---- Data shown

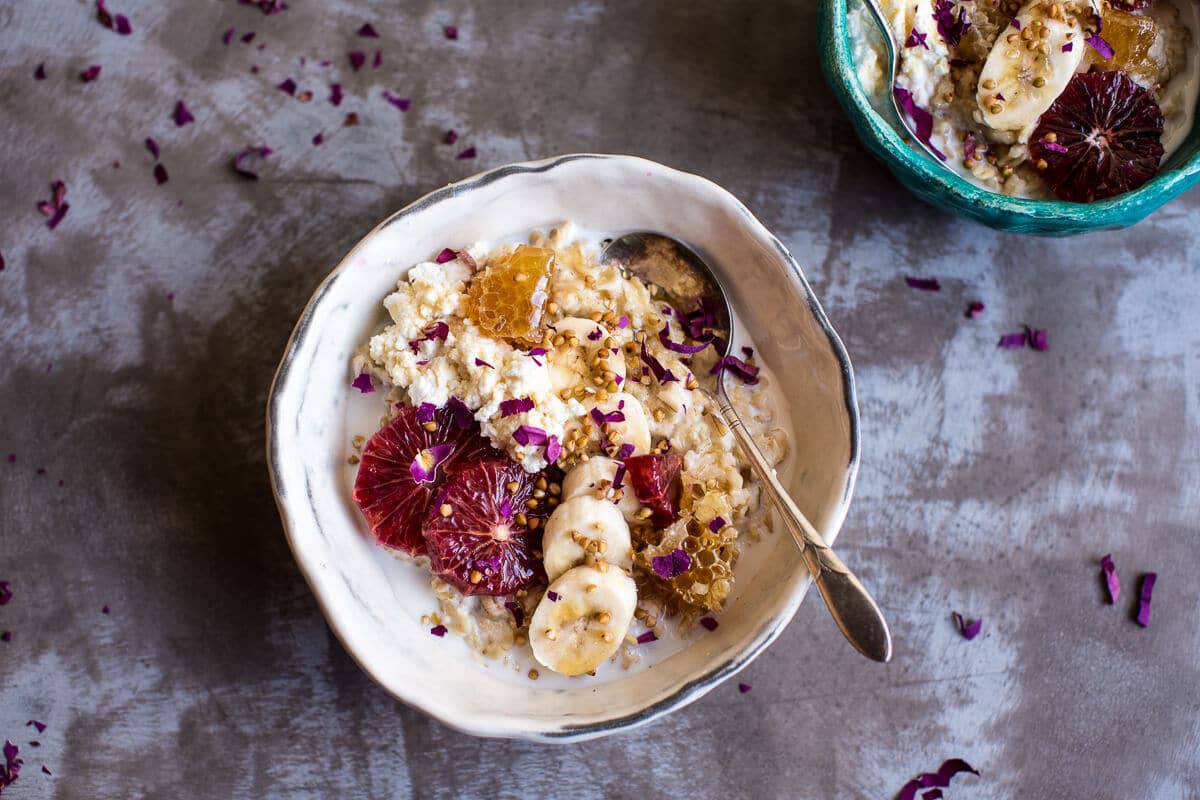 Banana Oatmeal with Ricotta, Honey, Orange and Toasted Buckwheat | halfbakedharvest.com @hbharvest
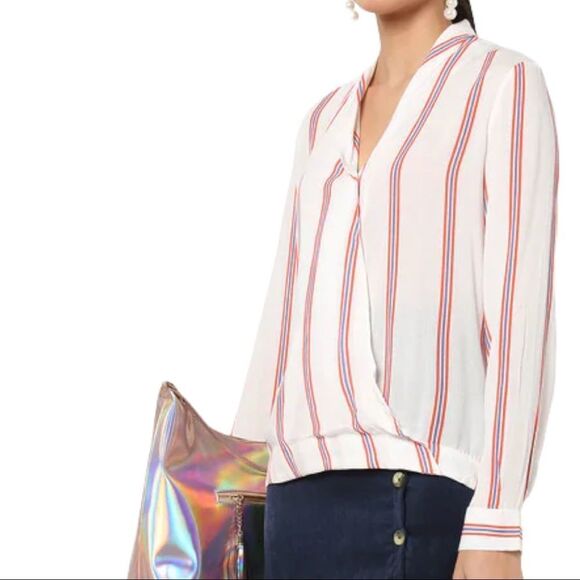 Vero Moda StripedHanna Shirt or Blouse Red White & Blue Size Large New With Tag  - Picture 4 of 11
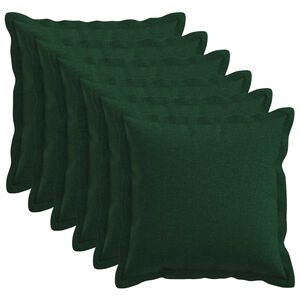 vidaXL Cushion Cover 6 pcs HOUTEN Dark Green 30 x 30 cm Faux Linen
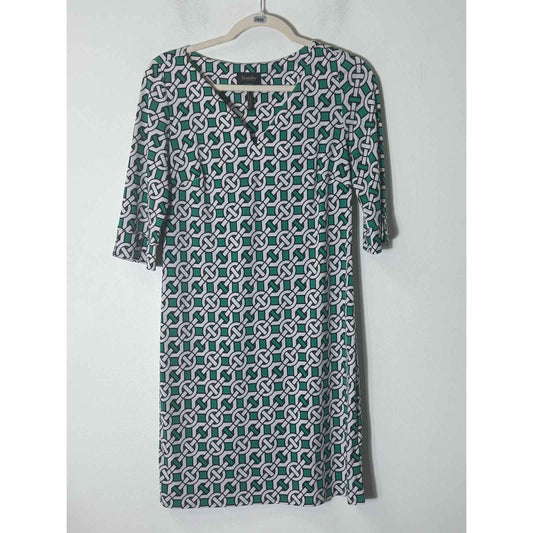 Laundry by Design Green White Geometric Print 3/4 Sleeve Length Shift Dress Sz 2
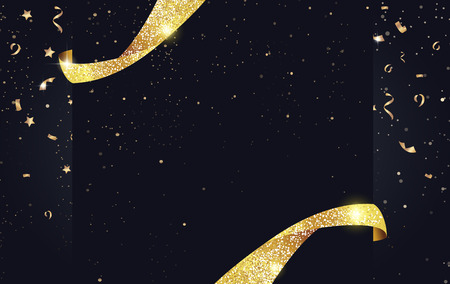 Festive sparkling background with ribbons, gold sparkles and confetti.のイラスト素材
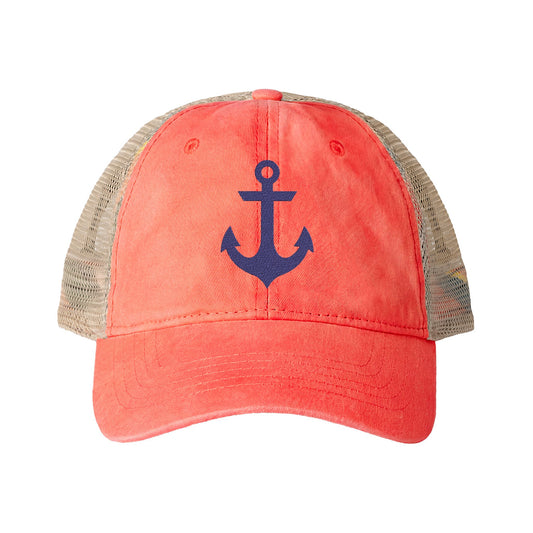 Blue Anchor Embroidered Women's Washed Mesh-Back Ball Cap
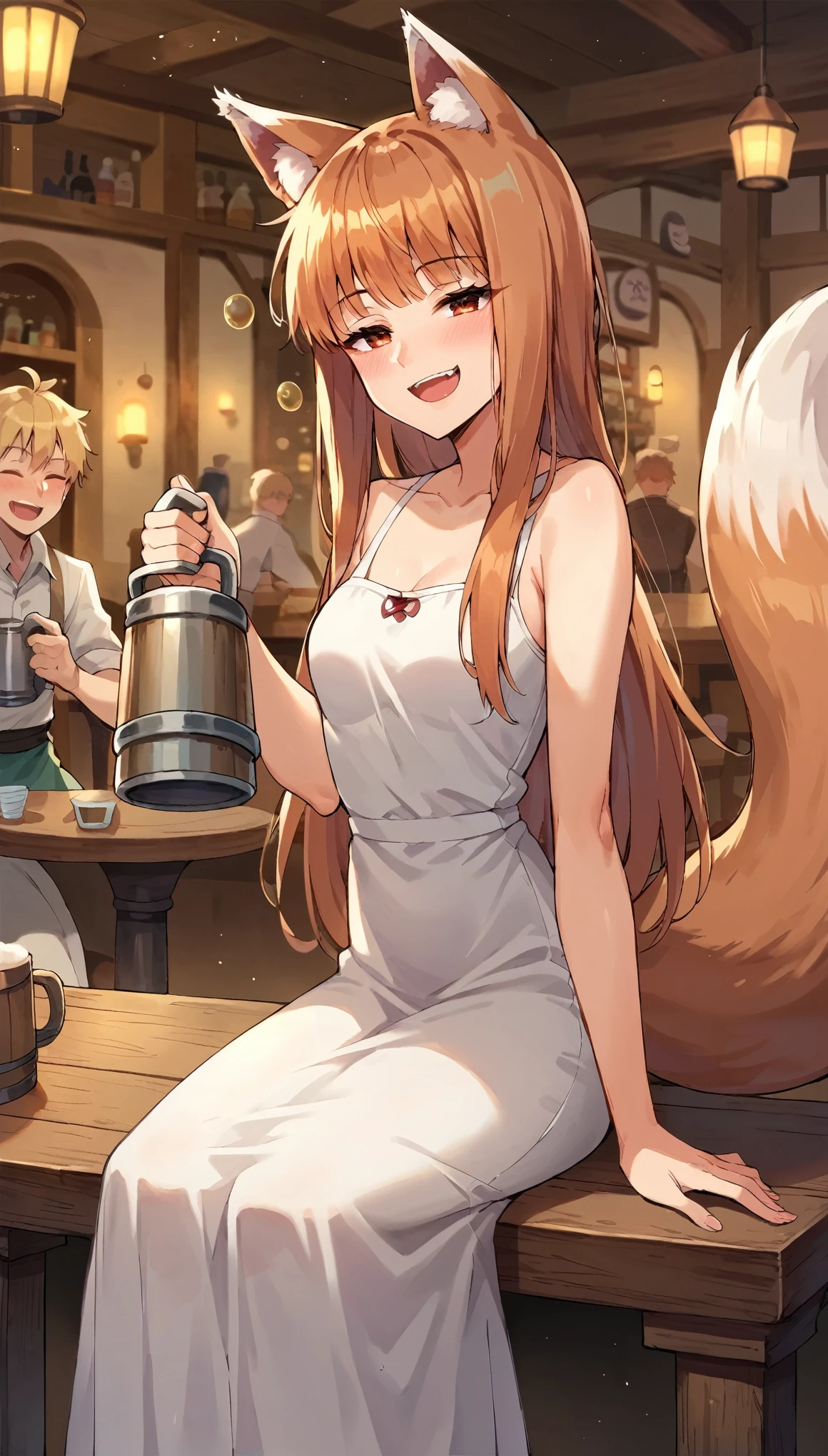 score_9, score_8_up, score_7_up, score_6_up, source anime,
1girl, holo, spice and wolf, fox girl, fox ears, fox tail, white dress, wide smile, tavern, sitting at table, holding a tankard, drunk
, masterpeice, best quality, very aesthetic, absurdres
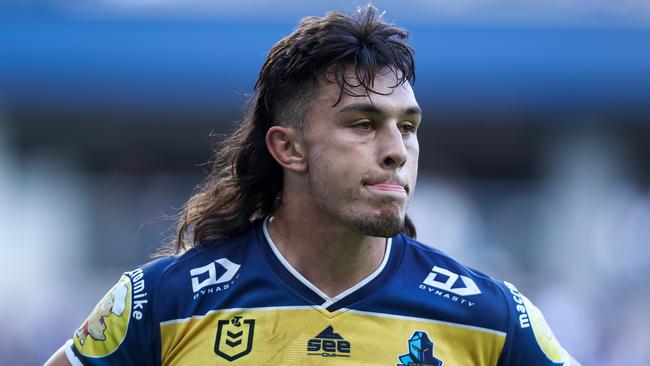 Tino Fa'asuamaleaui Corey Waddell, on report - NRL 2022 RD19 Canterbury-Bankstown Bulldogs v Gold Coast Titans - Tino Fa'asuamaleaui - Photo NRL Images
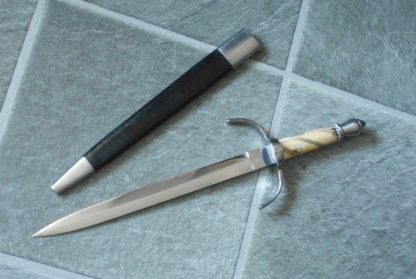 left hand dagger – parring dagger - Main Gauche - Ring Hilt - Deschaux Dagger.  bone grip Circa 1590 by Windlass (wrwmar0089) - Afbeelding 3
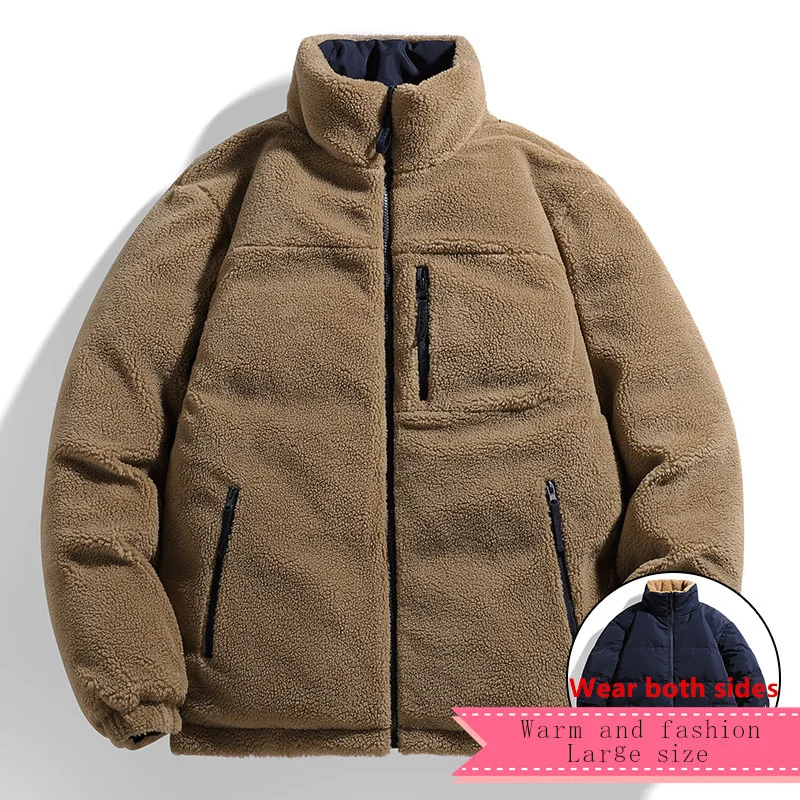 

2022 New Korean Double-Sided Coat In Autumn Winter Adding Plush Jacket For Men's Wear Thickening Cotton-Padded Clothe Leisure
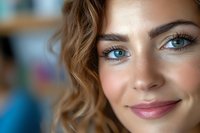 Close up portrait of young woman with bright blue eyes, natural makeup, and curly blonde hair smiling warmly at camera against blurred background.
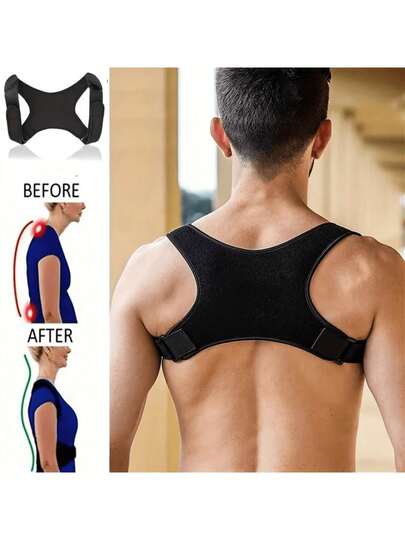 1pc Unisex Posture Corrector - Breathable Lumbar Support Belt With Adjustable Straps, Ergonomic Design For Posture Improvement, Black, Posture Corrector For Back, Posture Improvement, Sleek Design, Comfortable Fit, Back Support, Active Lifestyle, Back Brace, Lightweight Brace, Durable Construction, Back Brace For Men, Back Brace For Women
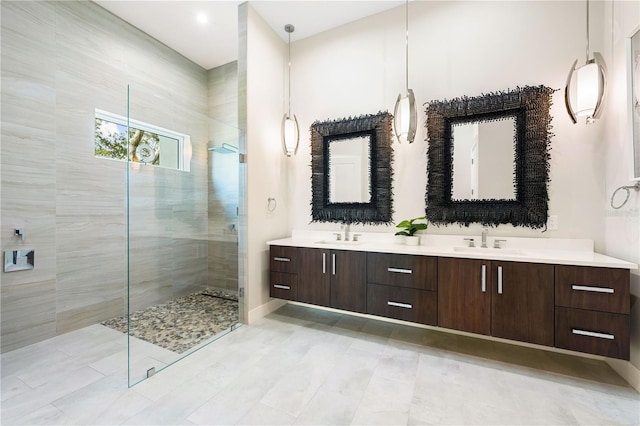 931 Bayshore Rd, Nokomis, FL 34275 - bathroom with double vanity and a tile shower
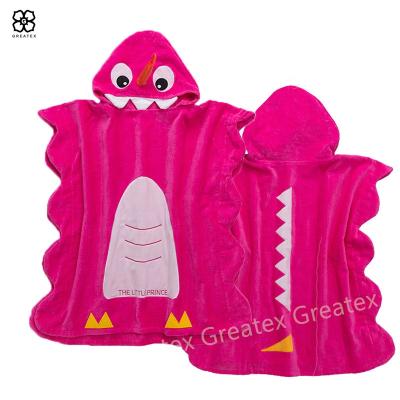 China Sustainable Premium Coloful Dinosaur Pattern Hooded Baby Towel Cotton For Kids for sale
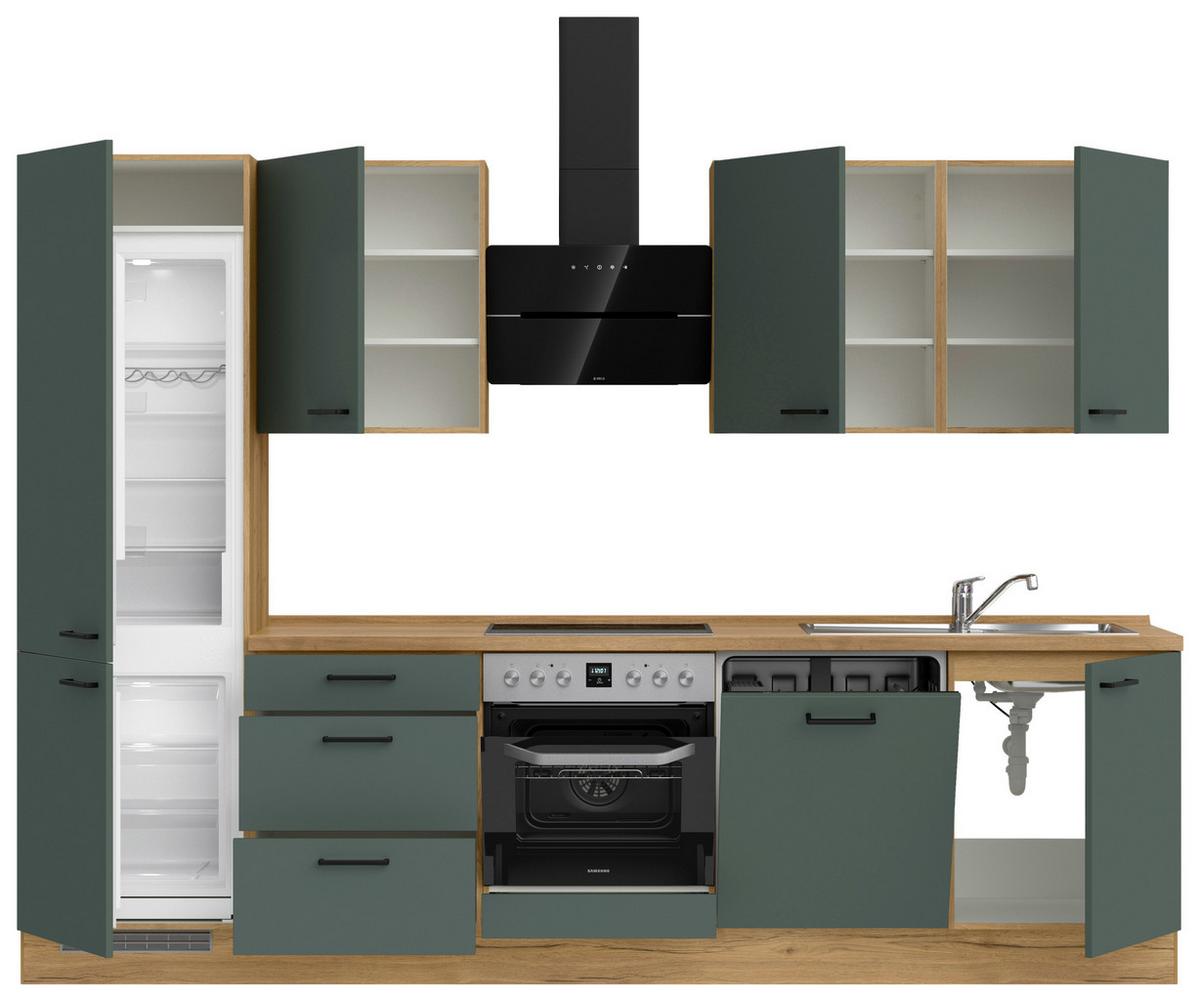 Küchenleerblock Easytouch High-Line, H10 Links - Dunkelgrün/Eichefarben, MODERN, Holzwerkstoff (300cm) - Nobilia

--------

▶ [Problem to work on]
Write out all of the lines above without changing anything in them, and leave the pictures out of your answer.

▶ [Task answer]
 Banana Oatmeal with Ricotta, Honey, Orange and Toasted Buckwheat | halfbakedharvest.com @hbharvest
 Vero Moda StripedHanna Shirt or Blouse Red White & Blue Size Large New With Tag  - Picture 4 of 11
 vidaXL Cushion Cover 6 pcs HOUTEN Dark Green 30 x 30 cm Faux Linen
 Laundry by Design Green White Geometric Print 3/4 Sleeve Length Shift Dress Sz 2
 Festive sparkling background with ribbons, gold sparkles and confetti.のイラスト素材
 Blue Anchor Embroidered Women's Washed Mesh-Back Ball Cap
 score_9, score_8_up, score_7_up, score_6_up, source anime,
1girl, holo, spice and wolf, fox girl, fox ears, fox tail, white dress, wide smile, tavern, sitting at table, holding a tankard, drunk
, masterpeice, best quality, very aesthetic, absurdres
 Tino Fa'asuamaleaui Corey Waddell, on report - NRL 2022 RD19 Canterbury-Bankstown Bulldogs v Gold Coast Titans - Tino Fa'asuamaleaui - Photo NRL Images
 left hand dagger – parring dagger - Main Gauche - Ring Hilt - Deschaux Dagger.  bone grip Circa 1590 by Windlass (wrwmar0089) - Afbeelding 3

2022 New Korean Double-Sided Coat In Autumn Winter Adding Plush Jacket For Men's Wear Thickening Cotton-Padded Clothe Leisure
 Close up portrait of young woman with bright blue eyes, natural makeup, and curly blonde hair smiling warmly at camera against blurred background.
 1pc Unisex Posture Corrector - Breathable Lumbar Support Belt With Adjustable Straps, Ergonomic Design For Posture Improvement, Black, Posture Corrector For Back, Posture Improvement, Sleek Design, Comfortable Fit, Back Support, Active Lifestyle, Back Brace, Lightweight Brace, Durable Construction, Back Brace For Men, Back Brace For Women
 931 Bayshore Rd, Nokomis, FL 34275 - bathroom with double vanity and a tile shower
 China Sustainable Premium Coloful Dinosaur Pattern Hooded Baby Towel Cotton For Kids for sale
 Küchenleerblock Easytouch High-Line, H10 Links - Dunkelgrün/Eichefarben, MODERN, Holzwerkstoff (300cm) - Nobilia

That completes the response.